**EXTRACTED TEXT**
= Beginning of Section =
Sensors: How Your Car Knows What to Do

It is no secret that modern vehicles are effectively computers with wheels. Old mechanics often bemoan the new electronics, and the recent chip shortage might have everyone questioning why cars need so many high-tech features, so we thought we would take some time to explore some of the key sensors in your car, truck, or SUV. While it may not be obvious during regular use (though it quickly becomes clear if you have experienced a malfunctioning sensor), the countless sensors and computers play a key role in extracting efficient power from your engine. Without them, your car wouldn’t know what to do.

Modern cars have dozens, if not hundreds, of sensors measuring everything from how cold it is outside to whether your seat belts are buckled. However, we are going to be looking at the key sensors your engine needs to produce maximum power while controlling fuel consumption and reducing emissions. These sensors all feed information to the ECU (engine control unit), which then adjusts engine performance appropriately. This is what allows modern vehicles to function reliably across a wide range of weather conditions, altitudes, and more while lasting longer and enjoying superior performance than engines of old.

Measuring Air and Fuel

The internal combustion engine generates power by igniting a mixture of air and fuel. It’s a fairly simple process that was first demonstrated over 150 years ago. However, while you can simply stuff random amounts of air and fuel into a cylinder and hope for the best, like any chemical reaction, it becomes more effective when precise ratios are combined. For modern cars, that is primarily done by measuring how much air is being fed into the engine in order to meter out the correct amount of fuel––and that takes sensors. Lots of sensors.

Mass Air Flow Sensor (MAF)

The MAF measures how much air is passing through the air intake and is positioned close to the start of the intake. This sensor has evolved quite a bit over the years, but most modern engines use a hot wire sensor. A clever piece of engineering, the hot wire sensor has no moving parts. Instead, it measures airflow based on the electrical resistance of a heated wire––greater airflow will cool the wire, decreasing its resistance. The result is a compact and low-maintenance sensor.
= End of Section =
**DATASET CONTENT**
= Beginning of Section =
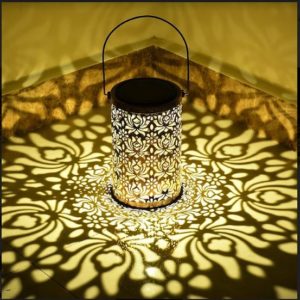 Floral-Design Solar Lantern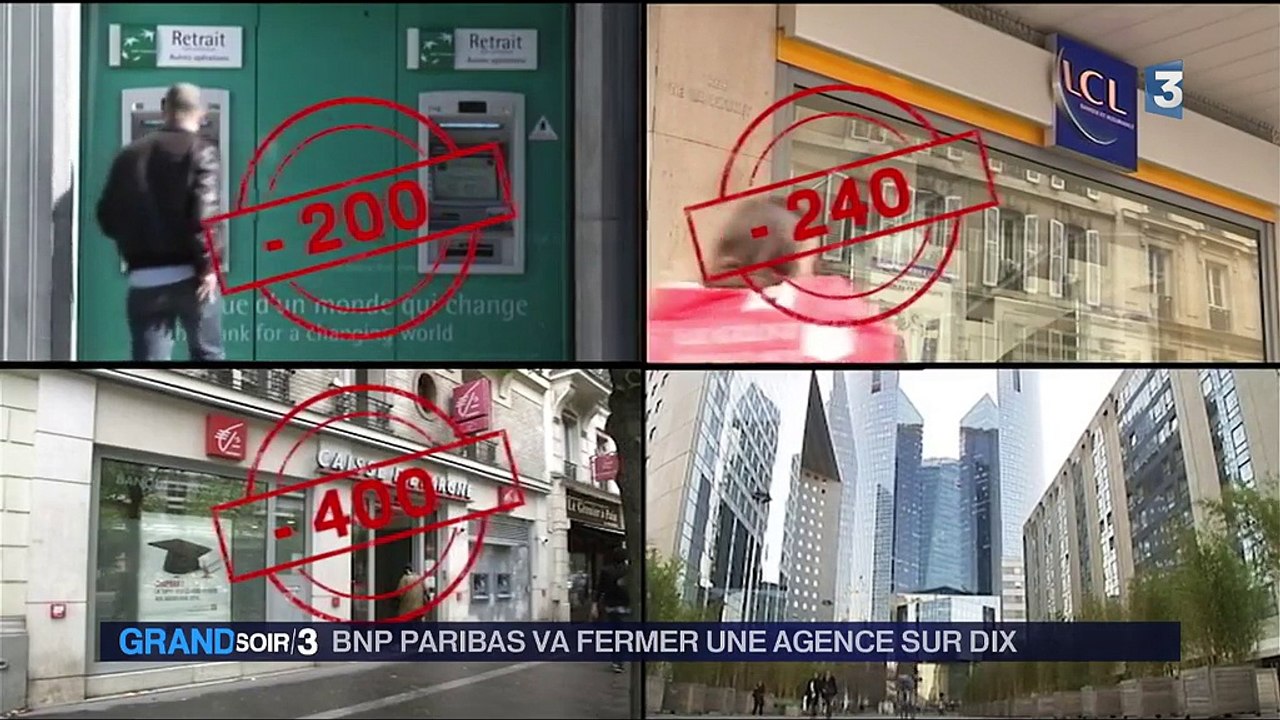 BNP Paribas va fermer 200 de ses agences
= End of Section =
**SET OF TASKS**
1/ Answer these questions from the article on car sensors above:
(a) What does the abbreviation ECU stand for?
(b) How long ago was the process of igniting air and fuel to generate power first demonstrated?
(c) What kind of sensor do most modern engines use to measure airflow through the intake?
2/ Print the passage of the article on car sensors above from "It is no secret" to "what to do.", word for word.

**PER-TASK ANSWERS**
1/
(a) Engine control unit.
(b) Over 150 years ago.
(c) A hot wire sensor.

2/
It is no secret that modern vehicles are effectively computers with wheels. Old mechanics often bemoan the new electronics, and the recent chip shortage might have everyone questioning why cars need so many high-tech features, so we thought we would take some time to explore some of the key sensors in your car, truck, or SUV. While it may not be obvious during regular use (though it quickly becomes clear if you have experienced a malfunctioning sensor), the countless sensors and computers play a key role in extracting efficient power from your engine. Without them, your car wouldn’t know what to do.